= Amanieu de Sescars =

Miniature depicting Amanieu instructing the donzela

Amanieu de Sescars or Amanieu des Escàs (fl. 1278-1295) was a Catalan, possibly Gascon, troubadour of the late 13th century. Famous for his love songs in his own day, his contemporaries gave him the nickname dieu d'amor (god of love). He wrote two ensenhamens (didactic poems) and two saluts d'amor (love letters) that survive.

The uncertainty about his origins stems from the fact that his poems refer extensively to Catalan people and places, but a singer of the same name is found signing a Gascon document of 1253. Whether the signatory of 1253 and the troubadour are one and the same is left open to doubt, but it is possible that Amanieu was a Catalan who was either born in or lived in Gascony, which was not uncommon at the time.

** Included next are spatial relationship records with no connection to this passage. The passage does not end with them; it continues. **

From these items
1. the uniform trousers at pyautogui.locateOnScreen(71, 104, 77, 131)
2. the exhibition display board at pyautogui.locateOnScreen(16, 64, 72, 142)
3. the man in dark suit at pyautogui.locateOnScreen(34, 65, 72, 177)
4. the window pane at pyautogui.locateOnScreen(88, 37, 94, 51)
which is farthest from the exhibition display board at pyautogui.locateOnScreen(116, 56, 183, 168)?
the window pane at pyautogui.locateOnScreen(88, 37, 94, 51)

His earliest datable work is also his shortest, the salut "A vos, que ieu am deszamatz", which was written 24 August 1278. His first ensenhamen was the "Ensenhamen del scudier" about a squire (scudier) who observes his noble master in love, in leisure, and preparing for war and can thus describe the ideal nobleman. It was addressed al comte gent apres En B. d'Astarac (to Bernard IV of Astarac) and must therefore have been written before the count's death in 1291. Also in that period was written his second and longer salut, which refers to James the Just as "reys ... de cecilias", which puts it between 1285, when James inherited Sicily, and 1291, when he inherited Aragon. Amanieu's second didactic work, the "Ensenhamen de la donsela" can be dated between 1291 and 1295 by a reference to James as King of Aragon and to the ongoing War of the Sicilian Vespers. It is addressed to an unnamed donsela (young woman) and is designed to teach her how to behave in courtly society and how to be respected.

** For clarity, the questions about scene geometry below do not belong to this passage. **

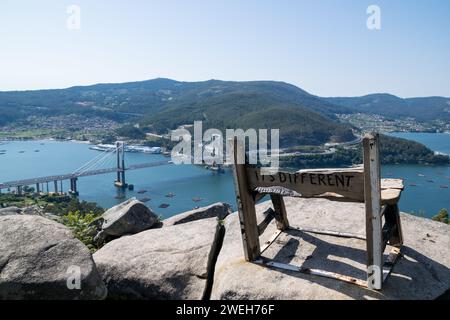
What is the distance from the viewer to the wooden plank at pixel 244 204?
2.27 meters

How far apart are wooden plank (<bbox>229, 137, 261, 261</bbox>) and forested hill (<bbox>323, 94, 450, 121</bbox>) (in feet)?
365

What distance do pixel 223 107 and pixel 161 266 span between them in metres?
80.4

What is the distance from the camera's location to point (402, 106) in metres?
124

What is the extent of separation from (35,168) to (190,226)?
50.5 m

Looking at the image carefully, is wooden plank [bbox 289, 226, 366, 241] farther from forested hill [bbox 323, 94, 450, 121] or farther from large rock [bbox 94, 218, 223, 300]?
forested hill [bbox 323, 94, 450, 121]

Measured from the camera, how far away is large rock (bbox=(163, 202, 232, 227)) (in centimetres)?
379

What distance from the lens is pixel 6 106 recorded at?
10112 centimetres

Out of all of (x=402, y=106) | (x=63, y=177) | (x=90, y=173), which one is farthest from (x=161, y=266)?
(x=402, y=106)

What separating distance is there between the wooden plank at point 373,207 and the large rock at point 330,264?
99mm

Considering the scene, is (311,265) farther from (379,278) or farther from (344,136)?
(344,136)

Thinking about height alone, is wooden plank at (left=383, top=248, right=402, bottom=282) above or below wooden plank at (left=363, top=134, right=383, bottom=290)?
below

Amanieu's poetry is definitely influenced by Peire Vidal and also possibly by Arnaut de Maruelh. The later troubadour Peire Lunel de Montech wrote, in a letter of 1320, "I have heard it said that you [unknown] have [the book, i.e. the ensenhamens] of Sir Amanieu, who is called the god of love, where he teaches about the young woman and the squire."

==Sources==
- Riquer, Martín de. Los trovadores: historia literaria y textos. 3 vol. Barcelona: Planeta, 1975.